Phil Diaz, M.S.W., is the director of community development and education for Behavioral Health of the Palm Beaches in Palm Beach, Florida, and has a private practice specializing in the treatment of addiction and trauma at Lifescape Solutions in Delray Beach, Florida. He is the former executive director of the Harrigan Foundation, where he specialized in Gestalt family therapy, and the former CEO of Gateway Community Services, a 300-bed drug treatment facility for adolescents and adults in Jacksonville, Florida, where he pioneered PTSD treatment using EMDR and motivational therapy. Patricia O'Gorman, Ph.D., a psychologist in private practice in East Chatham and Albany, New York, is noted for her work in trauma, families, children of alcoholics, child welfare, mental health, and substance abuse. She was one of the first researchers on children of alcoholics in the early 1970s, documenting the impact of alcoholism and sobriety on adolescent development, and went on to create the Department of Prevention and Education for the National Council on Alcoholism and Drug Dependence (NCADD). Dr.
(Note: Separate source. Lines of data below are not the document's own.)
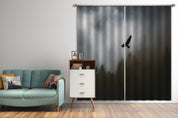 3D Woods Eagle Misty Cloudy Scenery Curtains and Drapes GD 2587- Jess Art Decoration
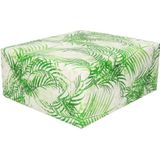 5x rollen inpakpapier/cadeaupapier wit/groene palmbomen print 200 x 70 cm - Cadeauverpakking kadopapier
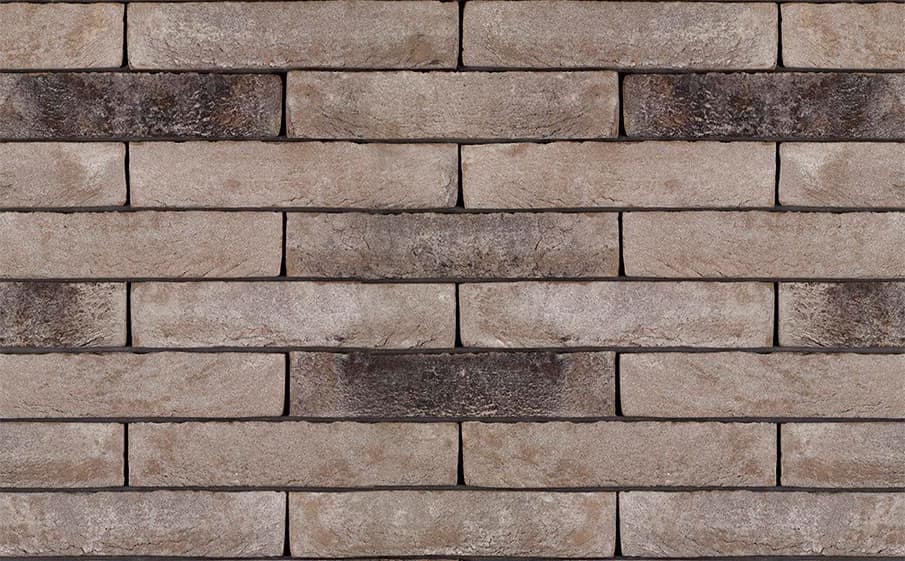 Кирпич облицовочный ручной формовки Terca Cinder Coal-Grijs-Zwart (65MM WFD CINDER COAL), 215*102*65 мм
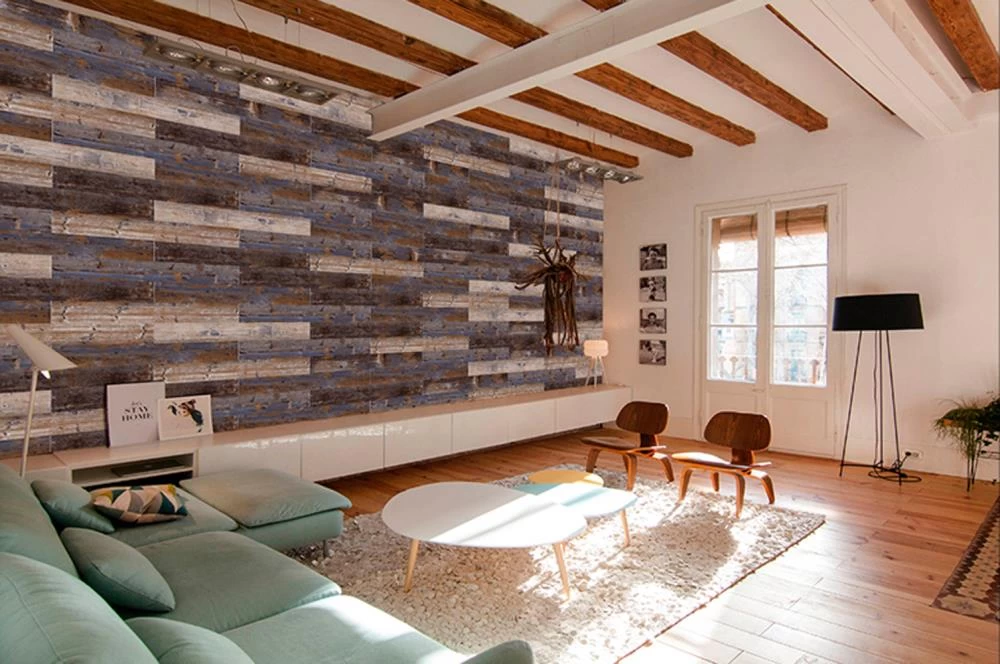 Deco Products 20-Piece 6-in X 36-in Samba. Blue, Violet, Brown, Beige Luxury Vinyl Plank Flooring - Image 4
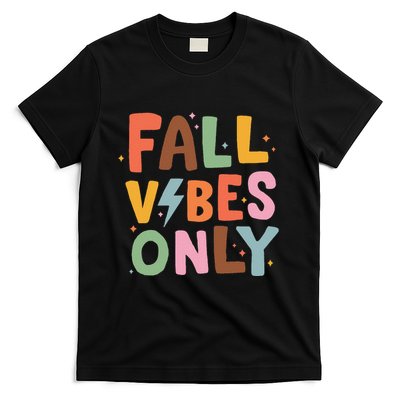 Fall Vibes Only Casual Autumn Halloween Graphic T-Shirt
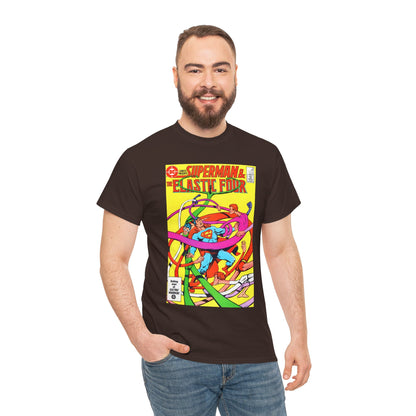 DC Comics Presents #93 T-Shirt - Superman, Plastic Man, Elongated Man, Jimmy Olsen - DC Comics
O'Gorman is a cofounder of the National Association for Children of Alcoholics, and she has held positions that include clinical director of a child welfare agency, executive director of an agency serving survivors of crime and abuse, and director of prevention for NIAAA. She is a veteran of numerous television appearances, including Good Morning America, Today, and AM Sunday. She is the author of numerous books and articles in magazines including Addiction Today, Counselor, and Recovery. She brings the same type of seminal thinking to the topic of trauma and codependency that she used to help create the Children of Alcoholics movement.